Buenismo equidistante

Manuel Castillo
MANUEL CASTILLOMálaga

Diálogo. ¿Quién en su sano juicio puede estar en contra de dialogar? ¿O del derecho de las personas a decidir y a expresar su opinión? ¿O del ejercicio de votar en libertad? Nadie que se considere una persona democrática, tolerante, razonable y con sentido común puede oponerse al desarrollo de la convivencia en paz, justa y solidaria. El matiz trascendental en todo esto es que para dialogar es preciso que todas las partes asuman las mismas reglas del juego y se sometan a ella. Se trata, sin más, de actuar conforme a la Ley.

Aquellos que reclaman, a título personal o en concentraciones multitudinarias, que los responsables políticos dialoguen para solucionar esta carrera demencial del independentismo catalán están cargados de buenísimas intenciones. El propio Andrés Iniesta, querido y admirado en toda España por muchas más cosas que su gol mundialista, lo expresaba así: «Nunca he valorado públicamente situaciones tan complejas con sentimientos diversos, pero esta situación que vivimos es excepcional y una cosa tengo clara, antes de que nos hagamos más daño: dialoguen, los responsables de todo dialoguen. Háganlo por todos nosotros. Merecemos vivir en paz».
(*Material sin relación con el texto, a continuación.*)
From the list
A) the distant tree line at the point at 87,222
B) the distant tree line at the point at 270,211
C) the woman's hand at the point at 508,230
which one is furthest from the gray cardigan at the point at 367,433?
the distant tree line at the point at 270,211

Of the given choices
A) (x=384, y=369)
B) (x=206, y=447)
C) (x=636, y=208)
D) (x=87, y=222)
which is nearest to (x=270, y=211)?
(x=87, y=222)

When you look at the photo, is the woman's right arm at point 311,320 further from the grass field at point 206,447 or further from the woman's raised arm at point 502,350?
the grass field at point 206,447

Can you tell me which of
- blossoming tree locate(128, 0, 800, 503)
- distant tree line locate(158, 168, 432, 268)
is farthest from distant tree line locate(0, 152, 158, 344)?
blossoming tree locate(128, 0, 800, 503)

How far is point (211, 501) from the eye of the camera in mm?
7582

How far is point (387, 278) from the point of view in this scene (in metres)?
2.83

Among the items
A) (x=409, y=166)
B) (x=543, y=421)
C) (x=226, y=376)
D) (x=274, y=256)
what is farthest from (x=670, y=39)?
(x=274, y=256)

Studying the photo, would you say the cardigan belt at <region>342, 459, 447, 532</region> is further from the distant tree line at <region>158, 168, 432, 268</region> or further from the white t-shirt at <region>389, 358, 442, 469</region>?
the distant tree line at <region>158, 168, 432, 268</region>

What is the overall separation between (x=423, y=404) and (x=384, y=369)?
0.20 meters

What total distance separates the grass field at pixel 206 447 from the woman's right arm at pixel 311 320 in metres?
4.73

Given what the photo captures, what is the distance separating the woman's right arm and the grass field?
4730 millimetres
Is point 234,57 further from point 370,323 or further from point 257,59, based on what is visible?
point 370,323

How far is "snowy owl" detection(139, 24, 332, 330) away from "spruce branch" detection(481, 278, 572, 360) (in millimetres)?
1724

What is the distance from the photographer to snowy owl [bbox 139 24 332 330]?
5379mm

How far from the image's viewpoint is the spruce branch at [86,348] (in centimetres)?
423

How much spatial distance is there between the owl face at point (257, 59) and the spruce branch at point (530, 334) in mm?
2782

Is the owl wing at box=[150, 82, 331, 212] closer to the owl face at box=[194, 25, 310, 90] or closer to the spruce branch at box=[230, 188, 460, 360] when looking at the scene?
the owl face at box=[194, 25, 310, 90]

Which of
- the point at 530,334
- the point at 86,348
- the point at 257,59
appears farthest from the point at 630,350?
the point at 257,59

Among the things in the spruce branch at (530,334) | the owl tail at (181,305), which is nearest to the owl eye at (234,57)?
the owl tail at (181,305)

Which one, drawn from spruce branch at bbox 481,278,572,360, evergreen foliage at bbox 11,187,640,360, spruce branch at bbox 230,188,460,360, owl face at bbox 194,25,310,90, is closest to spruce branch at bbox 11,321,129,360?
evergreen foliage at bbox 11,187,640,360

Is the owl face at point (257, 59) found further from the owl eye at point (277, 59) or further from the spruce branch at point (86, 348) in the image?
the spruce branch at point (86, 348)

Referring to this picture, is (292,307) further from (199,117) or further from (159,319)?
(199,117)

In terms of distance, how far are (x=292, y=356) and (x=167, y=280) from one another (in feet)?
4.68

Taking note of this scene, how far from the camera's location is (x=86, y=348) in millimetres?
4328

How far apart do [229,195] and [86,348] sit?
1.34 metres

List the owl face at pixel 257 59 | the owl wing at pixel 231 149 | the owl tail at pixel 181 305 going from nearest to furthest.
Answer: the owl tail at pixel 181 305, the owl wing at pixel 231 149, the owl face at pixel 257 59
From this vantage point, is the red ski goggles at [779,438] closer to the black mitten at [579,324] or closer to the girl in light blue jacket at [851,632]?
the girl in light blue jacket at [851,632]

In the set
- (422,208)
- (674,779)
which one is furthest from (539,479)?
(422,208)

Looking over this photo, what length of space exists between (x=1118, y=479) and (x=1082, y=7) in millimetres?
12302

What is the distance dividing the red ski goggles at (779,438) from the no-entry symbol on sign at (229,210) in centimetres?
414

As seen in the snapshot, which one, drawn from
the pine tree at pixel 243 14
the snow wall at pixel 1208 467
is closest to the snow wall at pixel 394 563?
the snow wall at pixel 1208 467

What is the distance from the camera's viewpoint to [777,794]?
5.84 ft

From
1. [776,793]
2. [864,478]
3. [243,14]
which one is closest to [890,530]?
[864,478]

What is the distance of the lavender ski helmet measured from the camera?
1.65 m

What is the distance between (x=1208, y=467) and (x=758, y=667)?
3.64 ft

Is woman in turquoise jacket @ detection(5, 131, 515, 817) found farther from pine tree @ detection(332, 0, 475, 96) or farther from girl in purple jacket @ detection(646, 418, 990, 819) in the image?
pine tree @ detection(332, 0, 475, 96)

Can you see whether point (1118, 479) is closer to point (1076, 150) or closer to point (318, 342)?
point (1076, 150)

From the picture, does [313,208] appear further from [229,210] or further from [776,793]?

Ninguna objeción, salvo alguna cosa. Para poder dialogar los líderes independentistas deben acatar la Ley, frenar este tren suicida y devolver a Cataluña y a toda España esa paz que todos anhelamos, como Iniesta. De lo contrario, podemos volver a perseverar en el error y construir el relato perverso de la falta de diálogo que ignore y justifique por la vía de los hechos el atropello democrático que ha ejercido el independentismo catalán, saltándose la Constitución, las leyes, el Estado de Derecho y la autoridad judicial y policial. Y ha sometido a millones de personas por pensar diferente.

Para sentarse a dialogar tienen que bajarse del burro. Por todo ello es tan importante no caer en el buenismo equidistante, ese que en nombre de la paz quiere envolver en una bandera blanca al delincuente. No vale la equidistancia, porque hay que tomar partido. Esto no es un pulso que se detiene; esto es un pulso que tiene que ganar el Estado de Derecho no sólo por el bien de Cataluña, sino de España y Europa, que mira con temor hacia las Ramblas con la inquietud de que el virus del independentismo fracture la convención europea. Y después, el caos.

Al final, el independentismo se está desmoronando por la pela, por el dinero que siempre marcó las relaciones de los Gobiernos con Cataluña. También por variados intereses, como el temor ridículo de Piqué a perder seguidores en redes sociales o el miedo de muchos de terminar en prisión por muchos años.

Este golpe al Estado va a dejar heridas en Cataluña por muchos años, ruina emocional, social y económica por la temeridad e inconsciencia de un independentismo esquizofrénico capaz de aliar a la burguesía catalana con los antisistema. Es el momento del diálogo, sí. Pero en la mesa del Estado de Derecho, con toda su autoridad.